Start DATA RECORDS

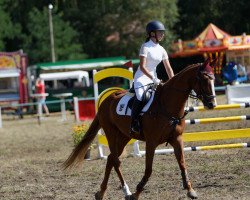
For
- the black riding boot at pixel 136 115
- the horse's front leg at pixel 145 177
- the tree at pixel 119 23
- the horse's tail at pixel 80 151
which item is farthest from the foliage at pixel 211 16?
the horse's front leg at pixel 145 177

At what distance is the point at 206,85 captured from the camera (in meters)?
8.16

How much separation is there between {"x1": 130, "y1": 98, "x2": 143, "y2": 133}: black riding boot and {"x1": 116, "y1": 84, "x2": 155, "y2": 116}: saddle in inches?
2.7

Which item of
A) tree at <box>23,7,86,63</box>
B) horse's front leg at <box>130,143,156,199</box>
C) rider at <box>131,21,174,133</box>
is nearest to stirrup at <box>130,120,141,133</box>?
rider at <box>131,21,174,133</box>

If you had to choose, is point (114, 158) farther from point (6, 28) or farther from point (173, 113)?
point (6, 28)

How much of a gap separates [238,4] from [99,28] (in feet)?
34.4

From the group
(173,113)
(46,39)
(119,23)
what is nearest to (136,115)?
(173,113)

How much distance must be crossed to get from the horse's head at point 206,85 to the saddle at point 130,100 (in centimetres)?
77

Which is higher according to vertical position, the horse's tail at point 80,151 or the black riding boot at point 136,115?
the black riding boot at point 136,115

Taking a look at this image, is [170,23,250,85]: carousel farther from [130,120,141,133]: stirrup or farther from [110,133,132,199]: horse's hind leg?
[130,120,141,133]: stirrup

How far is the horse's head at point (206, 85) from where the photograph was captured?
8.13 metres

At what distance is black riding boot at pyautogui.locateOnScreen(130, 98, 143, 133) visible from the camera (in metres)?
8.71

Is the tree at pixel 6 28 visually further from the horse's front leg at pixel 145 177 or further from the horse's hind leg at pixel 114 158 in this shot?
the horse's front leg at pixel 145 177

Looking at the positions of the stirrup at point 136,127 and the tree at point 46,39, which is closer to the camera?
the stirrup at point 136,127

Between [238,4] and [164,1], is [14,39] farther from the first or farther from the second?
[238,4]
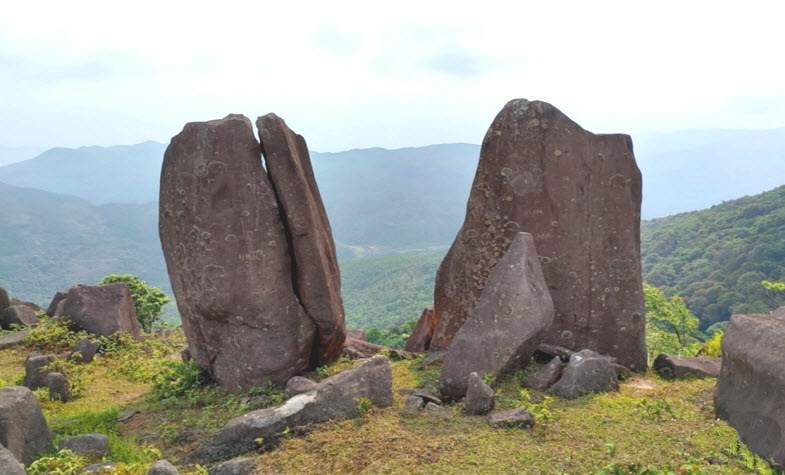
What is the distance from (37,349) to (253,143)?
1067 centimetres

End DATA RECORDS
Start DATA RECORDS

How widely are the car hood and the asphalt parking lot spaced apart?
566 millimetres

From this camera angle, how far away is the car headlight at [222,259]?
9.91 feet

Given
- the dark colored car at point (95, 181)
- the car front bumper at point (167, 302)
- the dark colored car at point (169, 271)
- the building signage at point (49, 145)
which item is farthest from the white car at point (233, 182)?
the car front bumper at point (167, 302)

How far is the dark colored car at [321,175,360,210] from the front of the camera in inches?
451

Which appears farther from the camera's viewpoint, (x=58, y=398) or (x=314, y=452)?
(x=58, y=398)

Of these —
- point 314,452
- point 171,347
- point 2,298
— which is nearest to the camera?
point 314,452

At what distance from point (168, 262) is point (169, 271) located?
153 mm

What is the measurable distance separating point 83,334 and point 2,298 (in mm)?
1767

End DATA RECORDS

Quote the records word for word, starting at the line that contains "Looking at the" and ending at the line that contains "1067 centimetres", including both of those lines. Leave the pictures out.

Looking at the positions of the stirrup at point 136,127 and the tree at point 46,39, which is closer to the camera?
the stirrup at point 136,127

Between [238,4] and [164,1], is [14,39] farther from the first or farther from the second?
[238,4]
What is the distance from (37,349) to (253,143)?
1067 centimetres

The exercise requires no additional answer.